[ARTICLE]
● ● ●

One promising alloy group to form BMG matrix composites are CuZr-based BMGs.5 In this case, ductile B2 CuZr crystalline precipitates form upon quenching from the melt.12 More interestingly, the B2 CuZr precipitates exhibit a martensitic transformation from a B2 to a B19' structure,12-14 which is reversible and renders it a shape-memory alloy.15 Moreover, MD simulations have also revealed a stress-induced martensitic transformation in case of B2 CuZr nanowires.16-18 In line with these preliminary MD results, it is interesting to analyze how the stress-induced martensitic transformation affects the mechanical properties of the composite material reinforced with shape memory crystals.

● ● ●

[DIRECTIVE 1]
In the passage on CuZr-based glasses, what structure do the B2 CuZr precipitates transform into?
[DIRECTIVE 2]
Please translate this sentence from the passage on CuZr-based glasses into Spanish: "In line with these preliminary MD results, it is interesting to analyze how the stress-induced martensitic transformation affects the mechanical properties of the composite material reinforced with shape memory crystals."
[DIRECTIVE 3]
Rewrite everything from "One promising alloy" down to "shape memory crystals." in the passage on CuZr-based glasses, changing "precipitates" to "particles" each time it occurs.
You can leave the records aside; they play no part here.

[DATA LINES]

● ● ●

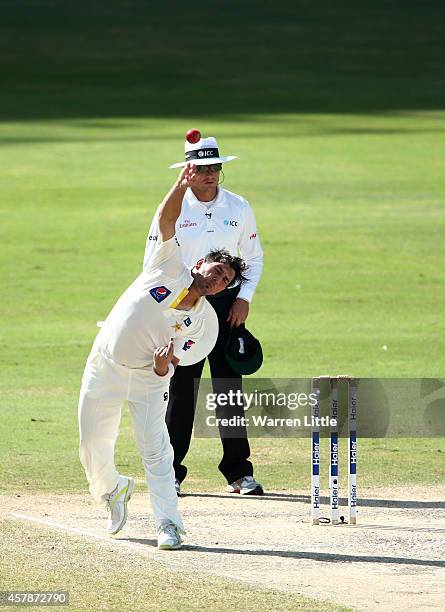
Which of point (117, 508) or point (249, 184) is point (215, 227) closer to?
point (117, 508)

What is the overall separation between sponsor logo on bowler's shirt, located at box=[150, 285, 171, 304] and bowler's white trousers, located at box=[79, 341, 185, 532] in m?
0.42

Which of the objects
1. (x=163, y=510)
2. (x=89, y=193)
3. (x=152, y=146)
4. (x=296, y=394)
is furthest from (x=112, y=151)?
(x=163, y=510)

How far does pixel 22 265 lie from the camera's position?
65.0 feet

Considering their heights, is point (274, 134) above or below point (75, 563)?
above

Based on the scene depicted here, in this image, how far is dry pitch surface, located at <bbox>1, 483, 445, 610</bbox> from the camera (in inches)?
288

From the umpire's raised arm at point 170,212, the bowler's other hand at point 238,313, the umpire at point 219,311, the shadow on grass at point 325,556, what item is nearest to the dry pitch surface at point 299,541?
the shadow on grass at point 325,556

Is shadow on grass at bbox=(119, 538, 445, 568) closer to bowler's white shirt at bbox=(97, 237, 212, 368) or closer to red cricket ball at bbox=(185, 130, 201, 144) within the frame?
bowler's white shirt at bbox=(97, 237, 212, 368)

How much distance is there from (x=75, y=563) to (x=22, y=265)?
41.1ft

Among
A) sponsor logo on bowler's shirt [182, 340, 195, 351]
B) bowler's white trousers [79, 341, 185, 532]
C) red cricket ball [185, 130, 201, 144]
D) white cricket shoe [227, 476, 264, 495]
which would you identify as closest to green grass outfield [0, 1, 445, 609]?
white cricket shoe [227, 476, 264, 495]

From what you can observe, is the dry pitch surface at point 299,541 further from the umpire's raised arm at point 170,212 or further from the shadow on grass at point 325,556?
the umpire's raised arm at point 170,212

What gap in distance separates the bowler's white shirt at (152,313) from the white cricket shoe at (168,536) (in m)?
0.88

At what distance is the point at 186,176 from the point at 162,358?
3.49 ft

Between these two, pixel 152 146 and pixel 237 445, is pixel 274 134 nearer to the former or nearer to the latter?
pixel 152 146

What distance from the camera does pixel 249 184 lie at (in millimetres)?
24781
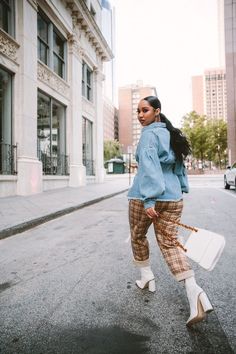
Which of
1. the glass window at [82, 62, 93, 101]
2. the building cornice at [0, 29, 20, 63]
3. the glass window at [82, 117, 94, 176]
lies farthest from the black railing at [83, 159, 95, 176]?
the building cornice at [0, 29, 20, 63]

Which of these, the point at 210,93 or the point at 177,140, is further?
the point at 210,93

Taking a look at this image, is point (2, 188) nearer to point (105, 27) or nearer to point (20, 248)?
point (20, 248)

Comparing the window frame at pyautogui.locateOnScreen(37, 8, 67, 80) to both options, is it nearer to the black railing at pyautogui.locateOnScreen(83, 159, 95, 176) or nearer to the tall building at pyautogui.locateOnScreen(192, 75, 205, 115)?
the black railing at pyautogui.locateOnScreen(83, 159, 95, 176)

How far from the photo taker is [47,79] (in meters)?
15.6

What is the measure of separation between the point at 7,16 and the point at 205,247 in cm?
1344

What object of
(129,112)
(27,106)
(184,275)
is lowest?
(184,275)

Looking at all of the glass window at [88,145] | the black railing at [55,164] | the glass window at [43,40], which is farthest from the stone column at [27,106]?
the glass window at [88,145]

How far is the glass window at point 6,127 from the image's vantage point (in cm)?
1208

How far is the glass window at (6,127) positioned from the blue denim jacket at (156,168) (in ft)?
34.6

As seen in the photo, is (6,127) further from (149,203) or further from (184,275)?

● ● ●

[CORRECT RESPONSE 1]
A B19' structure.

[CORRECT RESPONSE 2]
En línea con estos resultados preliminares de MD, resulta interesante analizar cómo la transformación martensítica inducida por tensión afecta a las propiedades mecánicas del material compuesto reforzado con cristales con memoria de forma.

[CORRECT RESPONSE 3]
One promising alloy group to form BMG matrix composites are CuZr-based BMGs.5 In this case, ductile B2 CuZr crystalline particles form upon quenching from the melt.12 More interestingly, the B2 CuZr particles exhibit a martensitic transformation from a B2 to a B19' structure,12-14 which is reversible and renders it a shape-memory alloy.15 Moreover, MD simulations have also revealed a stress-induced martensitic transformation in case of B2 CuZr nanowires.16-18 In line with these preliminary MD results, it is interesting to analyze how the stress-induced martensitic transformation affects the mechanical properties of the composite material reinforced with shape memory crystals.